Suddenly, Messi has the ball on the right side of Valencia’s goal.

Going to his left, La Pulga Atomica shrugs off one defender, jumps over the lunging tackle of another, and unleashes a trademark knuckling shot, right at Valencia’s goalkeeper. The ball hits the goalie square in the chest, slips out of his grasp, and hits the ground between his legs, just past the goal line. The smaller crowd of Barcelona fans go wild! The undefeated season will live on after all!

The referee doesn’t blow his whistle, but waves play on to the goalkeeper, who, having grabbed the ball in a panic after that one bounce past the goal line, is only too happy to oblige. Roars of indignant rage, including mine, aimed at my phone screen fill the air. Many replays show the ball clearly and completely going past the line, but not even the commentators’ disbelief will change the ref’s mind.

We all just have to get over it.

You see, unlike many other European leagues, La Liga does not use goal line technology. It’s a good, proven system. It works. But for complicated and likely stupid reasons most likely to do with money, it isn’t yet universal. What is, almost, is the Video Assistant Referee, or VAR.

It is very similar to the video replay in the NFL, except the final decision is always left to the referee on the field. However, unlike the universally welcome goal line technology, VAR is mostly derided by fan and pundits alike.

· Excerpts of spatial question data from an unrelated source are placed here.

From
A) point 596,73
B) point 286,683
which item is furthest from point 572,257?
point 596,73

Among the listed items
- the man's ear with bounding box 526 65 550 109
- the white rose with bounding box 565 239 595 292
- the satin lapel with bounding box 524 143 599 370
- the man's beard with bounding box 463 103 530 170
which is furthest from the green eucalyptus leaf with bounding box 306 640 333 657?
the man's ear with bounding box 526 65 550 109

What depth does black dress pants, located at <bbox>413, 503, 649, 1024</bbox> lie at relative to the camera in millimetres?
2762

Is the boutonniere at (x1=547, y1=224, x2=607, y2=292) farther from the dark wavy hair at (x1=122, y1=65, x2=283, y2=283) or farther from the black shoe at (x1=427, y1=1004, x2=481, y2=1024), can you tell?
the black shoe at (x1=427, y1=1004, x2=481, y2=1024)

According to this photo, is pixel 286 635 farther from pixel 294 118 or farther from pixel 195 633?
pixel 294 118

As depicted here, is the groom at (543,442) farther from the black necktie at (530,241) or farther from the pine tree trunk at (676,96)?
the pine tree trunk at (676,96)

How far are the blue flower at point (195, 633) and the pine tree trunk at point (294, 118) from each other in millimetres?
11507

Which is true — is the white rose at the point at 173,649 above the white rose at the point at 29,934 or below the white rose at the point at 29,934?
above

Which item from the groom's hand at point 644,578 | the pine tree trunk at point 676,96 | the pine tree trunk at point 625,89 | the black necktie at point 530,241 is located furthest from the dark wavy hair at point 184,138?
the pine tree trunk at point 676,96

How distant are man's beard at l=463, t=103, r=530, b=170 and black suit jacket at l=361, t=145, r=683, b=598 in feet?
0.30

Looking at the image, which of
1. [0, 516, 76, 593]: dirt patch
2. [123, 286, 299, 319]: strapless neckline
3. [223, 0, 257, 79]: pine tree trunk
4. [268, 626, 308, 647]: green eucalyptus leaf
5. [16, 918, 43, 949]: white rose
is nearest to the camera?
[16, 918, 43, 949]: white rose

Chief among their complaints is that VAR destroys the spirit of the game, which apparently includes controversy and unfair decisions breaking the hearts of some fans and bringing glory to others. Some have even complained that it doesn’t give them much to talk about at the pub after the game; one pundit even writing how VAR would’ve erased the infamous “Hand Of God” goal, therefore robbing the soccer lovers the world over of decades of talking points!

Yes, gentle readers, all the whinging is about having less to argue about. Not right or wrong, not winning or losing fairly. It has nothing to do with all the inch-close offside calls that were missed, all the diving and playacting that resulted in unjust red cards, all the sneaky elbows to the jaw and stamps on ankles that went unpunished; nothing to do with such injustices that more often than not changed the outcome of games.

It’s all about not having enough to argue about after the game in the pub while drinking and gradually losing all sense.

To these so called fans I say, stop your bellyaching and get over it! VAR has so far worked as perfectly as possible, and has righted quite a few wrongs on the field of play. Just think of those of us who have to do without some of the technology available to your team and gnash our teeth every time an incorrect call on the field costs us a game or points, and get on with your life.

And if you must argue, you always have VAR.